I came across an article recently in the New York Law Journal titled “Drunken Run Could Leave Cornell Liable for Fatal Fall”. It’s about a case judge Ramsey (Ithaca, Tompkins County) recently decided where a drunken, and possibly stoned, Cornell University student suddenly bolted from the friends he was walking with on campus, ran down a marked hiking trail, departed from the trail, ran through the woods, hurdled a split-rail fence, and plunged to his death into the 200-foot gorge below. (The trail is appropriately named “Fall Creek Gorge trail”.)
Cornell moved for summary judgment (to have the case dismissed) based in part on New York’s General Obligations Law §9-103, which says landowners who allow the public to use their property for recreational purposes without charge are generally immune from liability. This law was enacted years ago to encourage landowners to open their fields and woods to hikers, bikers, hunters and others.
Judge Ramsey denied the motion and allowed the case to go to trial. The Judge reasoned that General Obligations Law § 9-103 grants immunity only for recreational activities, such as hiking, and here the kid was not “hiking”. The judge relied on a definition of “hiking” in the Department of Environmental Conservation’s regulations, which says hiking is “walking through trees for pleasure or exercise”. Here the kid was not “walking for pleasure”, the judge said, but rather running wildly through the woods in the middle of the night for unknown reasons.
I am sure there will be an appeal, and who knows where the Appellate Division will land on this issue.
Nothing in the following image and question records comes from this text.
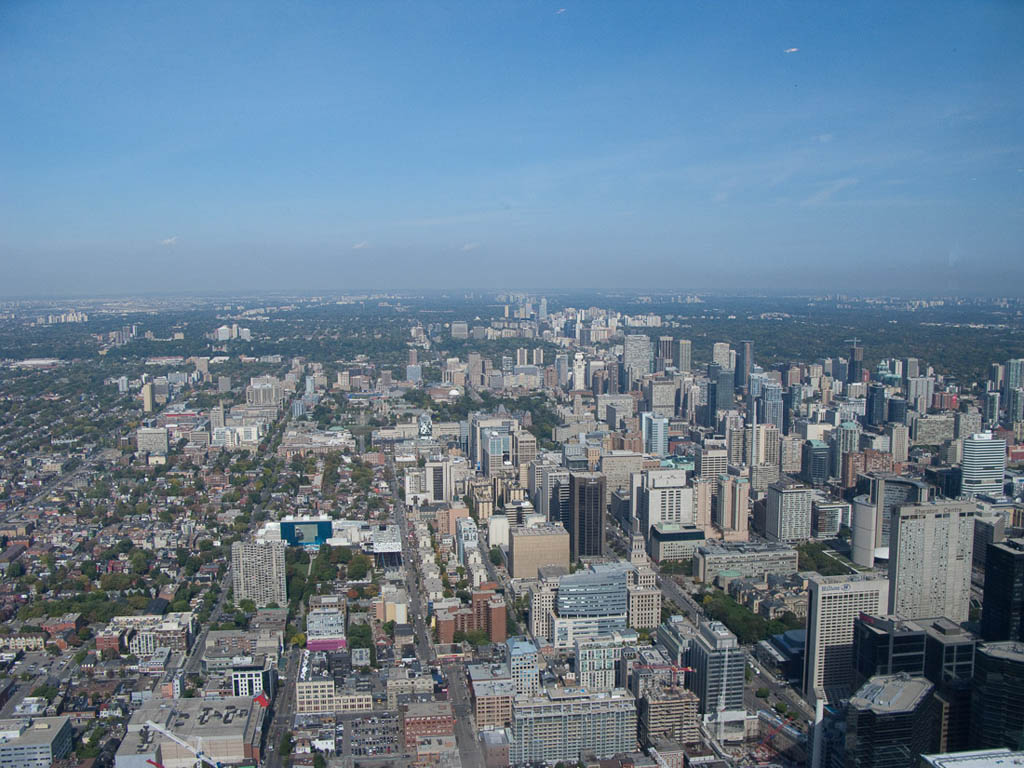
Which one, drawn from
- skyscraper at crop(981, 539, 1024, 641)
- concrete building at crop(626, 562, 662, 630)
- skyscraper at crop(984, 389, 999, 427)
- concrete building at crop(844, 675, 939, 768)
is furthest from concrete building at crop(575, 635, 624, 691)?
skyscraper at crop(984, 389, 999, 427)

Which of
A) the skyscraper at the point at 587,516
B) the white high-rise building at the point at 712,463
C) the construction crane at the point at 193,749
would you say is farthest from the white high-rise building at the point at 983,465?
the construction crane at the point at 193,749

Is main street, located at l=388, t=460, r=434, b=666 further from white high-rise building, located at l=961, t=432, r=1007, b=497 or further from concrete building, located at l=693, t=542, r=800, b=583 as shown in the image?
white high-rise building, located at l=961, t=432, r=1007, b=497

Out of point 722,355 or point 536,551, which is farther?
point 722,355

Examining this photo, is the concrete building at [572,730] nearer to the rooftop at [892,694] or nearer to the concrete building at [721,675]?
the concrete building at [721,675]

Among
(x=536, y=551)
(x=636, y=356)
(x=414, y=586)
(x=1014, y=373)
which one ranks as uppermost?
(x=1014, y=373)

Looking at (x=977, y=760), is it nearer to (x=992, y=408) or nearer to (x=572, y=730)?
(x=572, y=730)

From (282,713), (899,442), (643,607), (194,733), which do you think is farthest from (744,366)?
(194,733)

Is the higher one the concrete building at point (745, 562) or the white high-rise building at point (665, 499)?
the white high-rise building at point (665, 499)
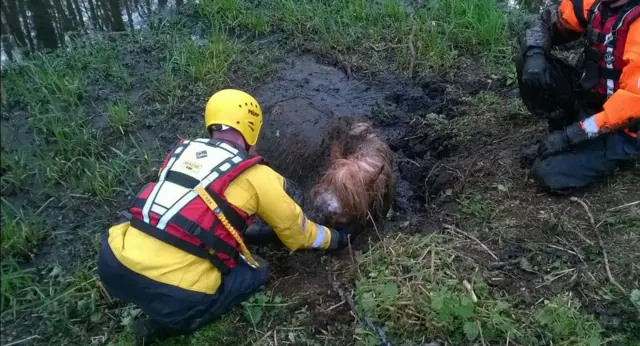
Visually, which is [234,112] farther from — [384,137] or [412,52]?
[412,52]

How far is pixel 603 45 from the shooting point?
3793 millimetres

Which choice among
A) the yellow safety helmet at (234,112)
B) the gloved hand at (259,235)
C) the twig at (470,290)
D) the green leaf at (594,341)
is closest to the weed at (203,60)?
the gloved hand at (259,235)

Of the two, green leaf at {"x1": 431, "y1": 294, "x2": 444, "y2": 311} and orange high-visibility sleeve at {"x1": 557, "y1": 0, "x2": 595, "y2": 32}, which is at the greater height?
orange high-visibility sleeve at {"x1": 557, "y1": 0, "x2": 595, "y2": 32}

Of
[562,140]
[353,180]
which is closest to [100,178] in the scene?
[353,180]

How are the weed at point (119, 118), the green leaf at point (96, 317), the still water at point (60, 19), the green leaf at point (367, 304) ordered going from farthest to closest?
1. the weed at point (119, 118)
2. the green leaf at point (96, 317)
3. the green leaf at point (367, 304)
4. the still water at point (60, 19)

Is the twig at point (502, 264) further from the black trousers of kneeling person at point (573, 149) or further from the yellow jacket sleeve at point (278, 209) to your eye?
the yellow jacket sleeve at point (278, 209)

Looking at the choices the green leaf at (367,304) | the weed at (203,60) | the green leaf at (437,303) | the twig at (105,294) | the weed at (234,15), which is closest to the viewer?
the green leaf at (437,303)

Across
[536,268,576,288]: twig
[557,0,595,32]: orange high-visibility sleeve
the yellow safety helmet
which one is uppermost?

It seems incongruous, and unfair, that the law would bar a hiker’s claims but not those of a nocturnal barrier-hurdling drunk.
The judge also rejected defense arguments that Cornell had no duty to warn of the danger of falling into the gorge because it was “open and obvious”. That’s because the photos in evidence showed vegetation that appeared to obscure the lip of the gorge and, remember, it was nighttime.
This is the kind of case that makes folks on the street shake their heads and exclaim, “you can sue for anything in this country!”. But keep in mind that this unfortunate kids parents’ are not saying, “our kid was blameless”. Rather they are saying, “what about you, Cornell”? You knew of five prior falls into your gorge involving alcohol. You knew your students liked to “let their hair down” on the weekends to escape your ivy-league pressure cooker. Given all you knew, shouldn’t you have replaced that flimsy split-rail barrier with a real fence?
Will a jury buy the argument? Stay tuned . . .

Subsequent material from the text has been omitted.